The Body of an American

3
Reviewer's Rating

The Body of an Americanis a two-hander that tells the true story of the Canadian photojournalist and Pulitzer prize winner Paul Watson. It focusses on the photograph that made Watson famous: a harrowing portrait of Sgt. William David Cleveland as his corpse is paraded through the streets of Mogadishu.

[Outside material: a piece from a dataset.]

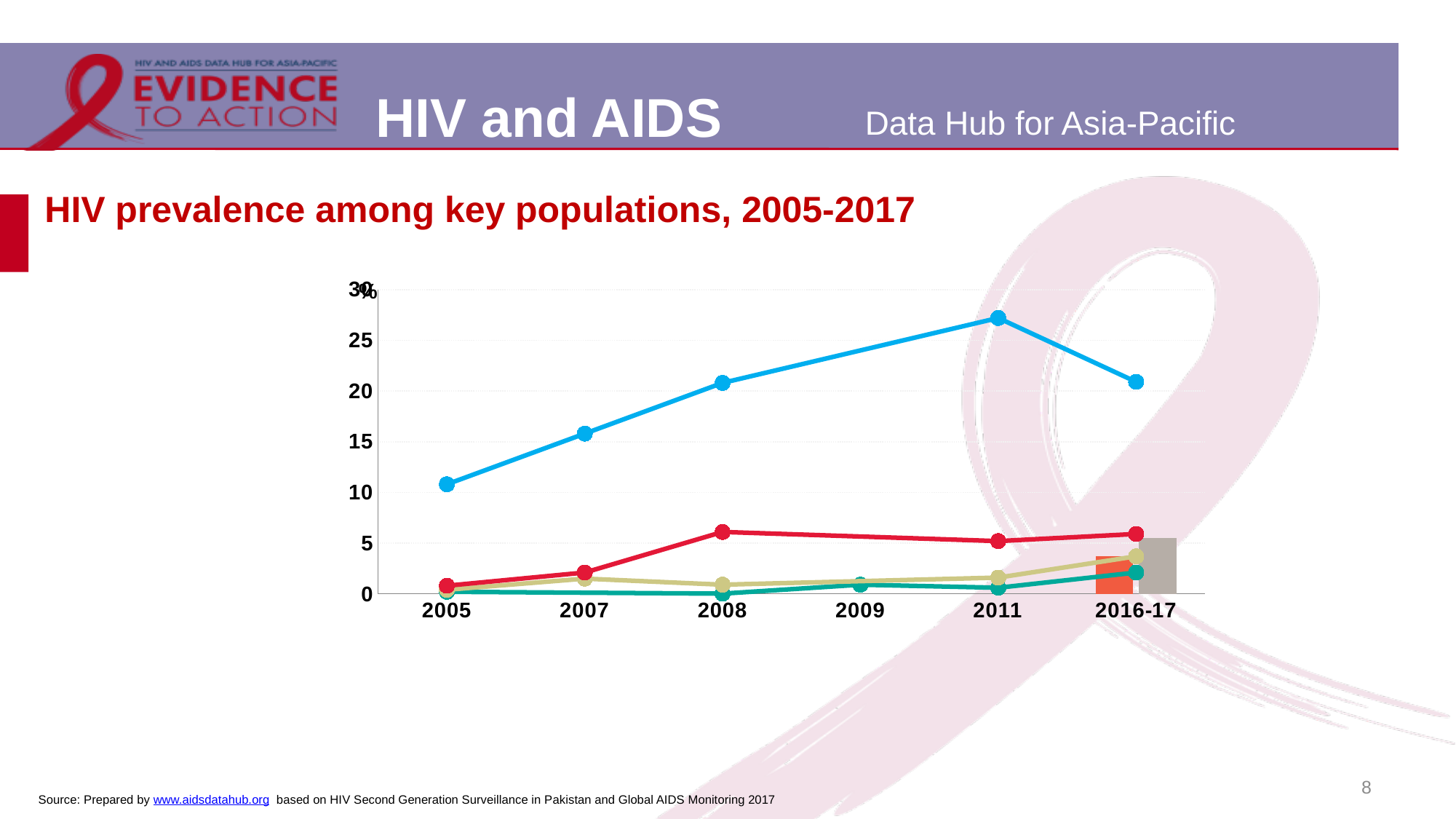
What kind of chart is shown on the slide? combination bar and line chart Is the value of the red line in 2005 greater or less than 5? less In which year is the blue line at its lowest value? 2005 Does the blue line rise or fall between 2011 and 2016-17? fall Is the value of the red line in 2008 greater or less than 5? greater Which line has the larger value in 2008, the blue line or the red line? the blue line In which year does the blue line reach its highest value? 2011 What is the title of the chart on the slide? HIV prevalence among key populations, 2005-2017 Is the value of the blue line in 2008 greater or less than 20? greater Does the blue line rise or fall between 2005 and 2011? rise How many time points are shown on the x axis of the chart? 6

Watson, in his prize winning book, details his own anxieties about his role in choosing to photograph Cleveland – perceiving that the bad publicity it generated was responsible for Clinton’s decision to withdraw from Somalia, which action arguably precipitated a whole chain of events as the humanitarian crisis developed and Al-Qaeda support given to Mohammed Farrah Aidid was not properly identified or dealt with. Watson at one point seems to suggest that 9/11 and subsequent US foreign policy are all attributable to this one photo. This seems a touch simplistic – most worryingly of all, involving a blind acceptance of the idea that the war on terror, as the Bush administration argued, was nothing but a straightforward response to an actual threat.

Nevertheless, the idea of exploring a single photo supposed to have shaped the course of history has some grounds as a dramatic device. It’s the Lord Jim conundrum – a moment in someone’s past, supposedly decisive in determining the fate of other people’s lives, and that they can never forget. Just before Watson takes the photo, he hears Cleveland say, “If you do this I’ll haunt you forever.” Regardless of how reductive a political analysis lies behind this, it raises some interesting questions about the ethics of photojournalism – and as the Arab Spring has shown us, we are all photojournalists now. The lesson seems to be that even the seemingly neutral and objective photograph can have ramifications, political and ideological, of which we should be aware.

The real focus of the play, however, is removed from all this. What we get is a dramatisation of the author’s research into the writing project, as the email correspondence between playwright Dan O’Brien and Watson is interwoven with imagined scenarios and a portrayal of their actual meeting. It takes on a decidedly self-reflexive tone – we hear of O’Brien’s private traumas and his acute sense of ineffectuality as an author of historical dramas who unlike Watson fails to engage with real life affairs. We also hear of Watson’s psychological trauma (he suffers from PTSD) and his concerns about Cleveland’s family. All very well, perhaps, but you can’t help but feel that there is so much more to be garnered than this often trite and, compared to what happened in Somalia, insignificant “human story” focus. The naval gazing surrounding O’Brien’s writing processes is, in particular, hard to justify – especially seeing as it is so at odds with the very sentiment it attempts to convey: namely, that within our current paradigm writing removed from political actuality is an intolerable travesty.

These objections aside – the production has commendable qualities. William Gaminara and Damien Molony are both highly competent, and manage to play a wide range of roles between them without these feeling too broad or one dimensional. Watson’s photos, projected so that the audience have to physically turn to see them, are illustrative, discomforting and provocative. The set is less convincing – a lazy attempt at immersive design, as fake snow covers the floor of a bunker. It’s like sitting inside a nuclear fallout themed snow shaker, which hardly matches the naturalistic timbre of the play.

All in all, a decent production, an important theme, but a failure on the playwright’s part to discern both the drama and the political import of his subject matter, as the metafictional dimension takes over.